# GOAL OF THE EXERCISE
Report only how many lines of the entries below contain the string "United".

# SUPPLIED RECORDS
====

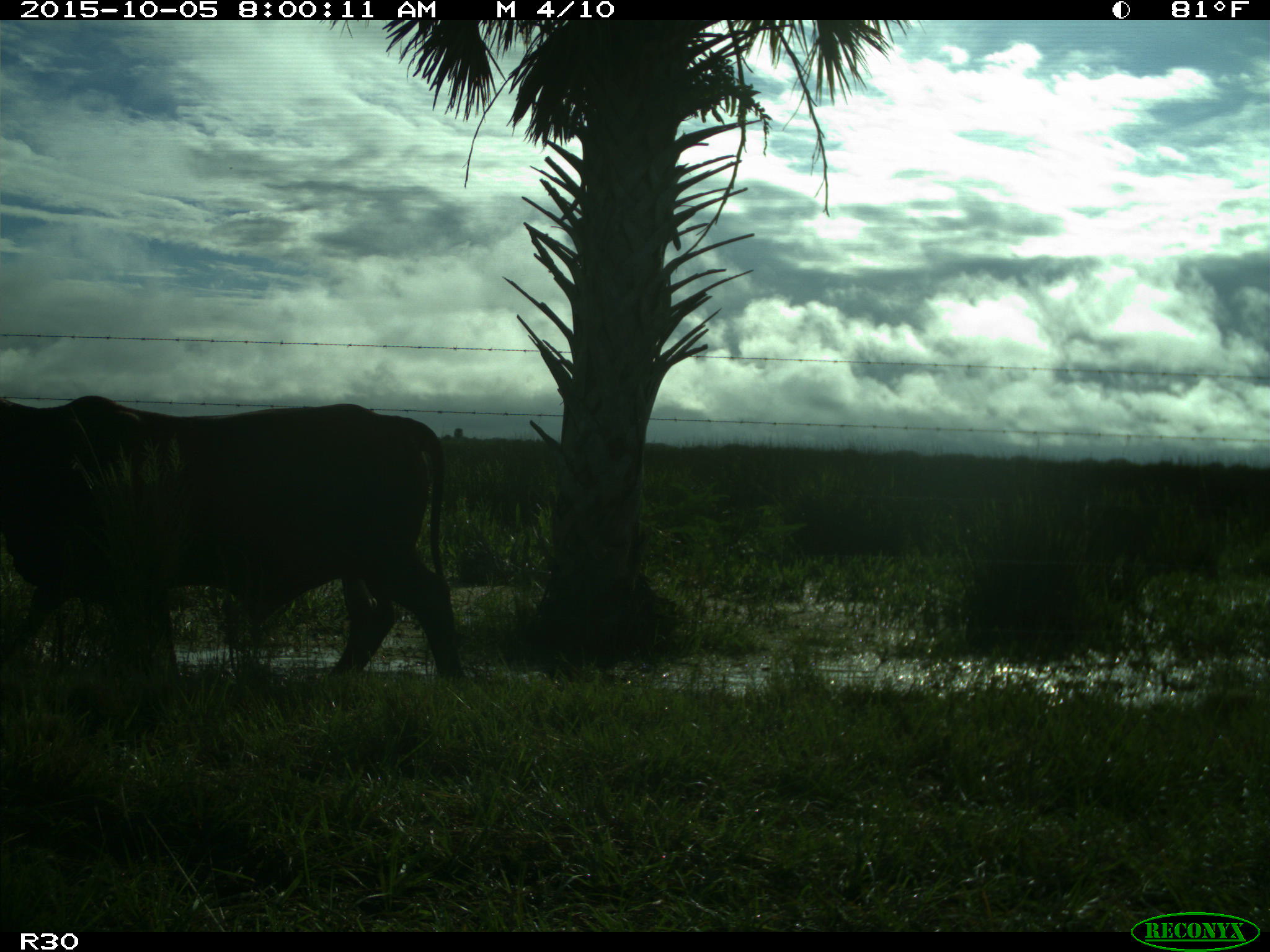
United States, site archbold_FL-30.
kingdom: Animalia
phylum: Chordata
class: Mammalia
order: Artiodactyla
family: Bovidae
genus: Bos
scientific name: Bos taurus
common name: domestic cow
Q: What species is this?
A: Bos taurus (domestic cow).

====

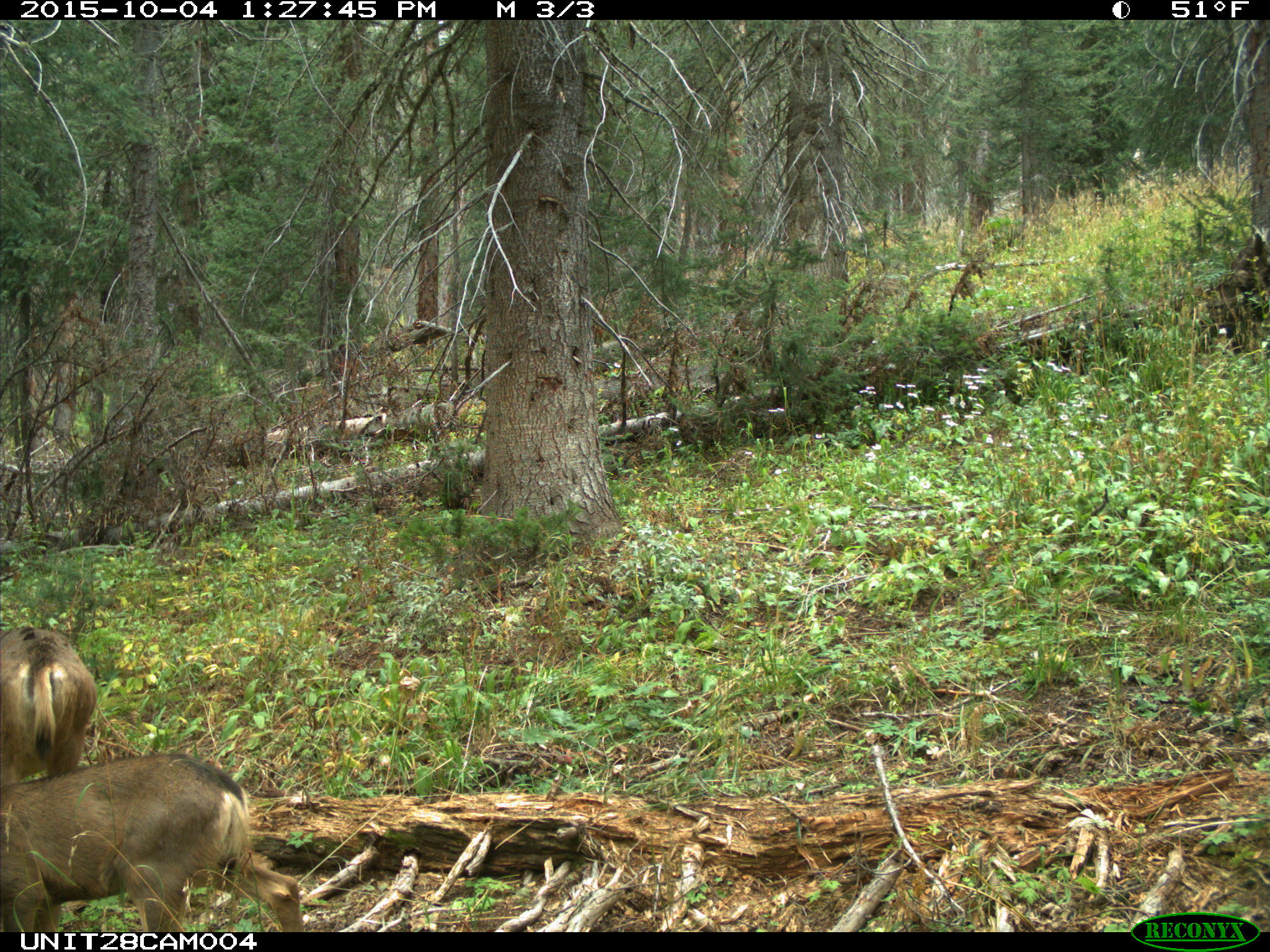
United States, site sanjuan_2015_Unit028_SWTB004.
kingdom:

====

# EXERCISE RESPONSE
2